Rund ein Drittel aller Wirbeltiere in Deutschland sind gefährdet, darunter so bekannte Tiere wie der Feldhamster, der Kiebitz oder der Wendehals. Das zeigt die jetzt vorgestellte „Rote Liste der gefährdeten Wirbeltiere Deutschlands“. Diese nur alle zehn Jahre aktualisierte Erhebung fasst die Gefährdungssituation von 478 Tierarten zusammen.
Die Rote Liste Deutschlands wird alle zehn Jahre unter Federführung des Bundesamtes für Naturschutz (BfN) zusammen mit zahlreichen ehrenamtlichen Expertinnen und Experten erarbeitet. Die Roten Listen beschreiben die Gefährdungssituation der Tier-, Pflanzen- und Pilzarten. Die aktuelle Bilanz der Naturschützer umfasst die 478 heimischen Arten der Säugetiere, Brutvögel, Kriechtiere, Lurche, Süßwasserfische und Neunaugen.

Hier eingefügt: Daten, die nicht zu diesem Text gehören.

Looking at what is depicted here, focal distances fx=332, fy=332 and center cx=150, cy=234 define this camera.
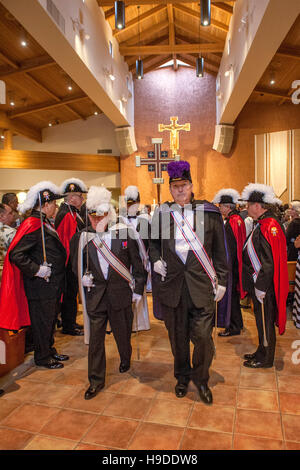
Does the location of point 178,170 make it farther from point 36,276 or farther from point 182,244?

Von ihnen werden aktuell nun 207 Arten (43 Prozent) in die Gefährdungskategorien der Roten Liste eingestuft. Fast 28 Prozent (132 Arten) sind aktuell bestandsgefährdet. Zusammen mit den bereits verschwundenen 32 Arten droht Deutschland damit der Verlust von einem Drittel seiner terrestrischen Wirbeltierfauna. Weitere 9,2 Prozent (44 Arten) sind auf der Vorwarnliste, bei ihnen besteht die Gefahr, dass sie künftig in eine Gefährdungskategorie gelangen.
Stark bedroht: Feldhamster, Kiebitz und Co
Unverändert stark bedroht sind Feldhamster, Seggenrohrsänger, Rotkopfwürger, Kampfläufer, Großtrappe, Goldregenpfeifer, Alpenstrandläufer, Seeregenpfeifer, Bekassine, Wendehals und Kiebitz. „Hier ergibt sich für den Naturschutz weiterer Handlungsbedarf, insbesondere in Zusammenarbeit mit der Landwirtschaft“, sagte Jessel. „Ackergebiete, in denen noch Feldhamster leben, dürfen nicht völlig ausgeräumt werden. Mehrjährige Kulturen und krautreiche Ackerrandstreifen gehören zu einer hamstergerechten Bewirtschaftung dazu, damit die Tiere ausreichende Wintervorräte sammeln können“, erläuterte die BfN- Präsidentin.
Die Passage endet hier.